Methods In a prospective, community-based study of 864 men (mean age 71 years, the ULSAM study, Uppsala, Sweden) without HF or valvular disease at baseline, plasma PTH was analyzed together with established risk factors for HF (prior myocardial infarction, hypertension, diabetes, electrocardiographic left ventricular hypertrophy, smoking, serum cholesterol level and lipid-lowering treatment) and variables reflecting mineral metabolism (serum calcium, serum phosphate, plasma vitamin D and glomerular filtration rate).
Results During a mean follow-up of eight years, 75 individuals developed HF. In multivariable Cox proportional hazard analyses adjusting for established risk factors for HF and variables reflecting mineral metabolism, higher levels of PTH were associated with higher risk for HF (hazard ratio for 1-SD increase of PTH 1.40, 95% CI 1.13–1.74, p=0.003). PTH also predicted HF in participants without apparent ischemic causes of HF and in participants with plasma PTH within the normal range.

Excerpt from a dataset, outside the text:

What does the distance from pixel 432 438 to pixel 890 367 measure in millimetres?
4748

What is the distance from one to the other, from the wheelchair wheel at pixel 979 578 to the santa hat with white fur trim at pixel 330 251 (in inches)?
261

Conclusions In a large community-based sample of elderly men, plasma PTH predicted total HF and non-ischemic HF incidence, also after accounting for established risk factors and for variables of the mineral metabolism. Our data suggest a role for PTH in the development of heart failure even in the absence of overt hyperparathyroidism. Additional investigations are warranted to confirm these findings and to assess the clinical utility of our data.